I could say that’s all she wrote, my dear,” the doctor said, with the practiced softness of a man who’s spent his life delivering this news as often as delivering babies. “But there is some tissue we should remove. We can perform a dilation and curettage in the palace surgical theater, unless of course you’d prefer the medicinal option, which involves taking a pill and then waiting…”
As he talked, I simply stared, watching his mouth move, hearing him, believing his words, but hardly comprehending them. My pregnancy had happened in the first place because a hundred infinitesimal things happened to go exactly right. How cruel that all that magic could be undone in one split second.
I realized the doctor had stopped speaking and was now looking expectantly at me. His eyes went to Nick, as if to ask whether the decision was being abdicated to my husband. Nick put a comforting hand over mine. “Are you up for this?

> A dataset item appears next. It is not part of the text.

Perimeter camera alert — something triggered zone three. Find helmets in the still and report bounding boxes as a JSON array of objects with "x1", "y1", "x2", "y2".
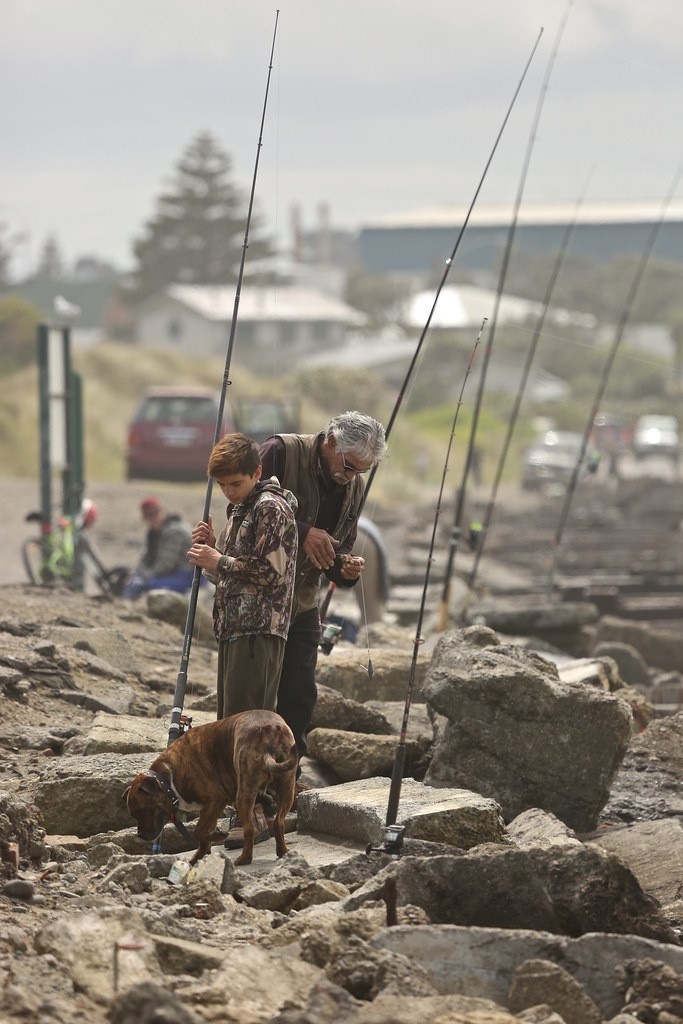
[{"x1": 74, "y1": 499, "x2": 97, "y2": 529}]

Do you want to decide, or do you need a minute?”
I squeezed my eyes shut and put my hands over my abdomen. I had just slipped into a rhythm of seeing this as a stroke of biological luck rather than a shock. That little spark of life had made its way into my heart, and now it was gone—and yet not, because part of it still clung to me, and I wanted to reciprocate. Even for an extra second. I’m sorry, I thought as deeply into my body as I could, as if it were listening. I’m sorry it took so long to want you. I’m sorry I couldn’t tell you we were happy.
“Your Royal Highness?” the doctor asked, possibly of either one of us. “Shall we prepare the surgical room?”
I curled in a ball in the bed, one hand in Nick’s, the other still on my belly. I imagined that I was protecting it one last time, this little piece of us that we’d never have again. It had known when to join us. Maybe it had known when to go, too.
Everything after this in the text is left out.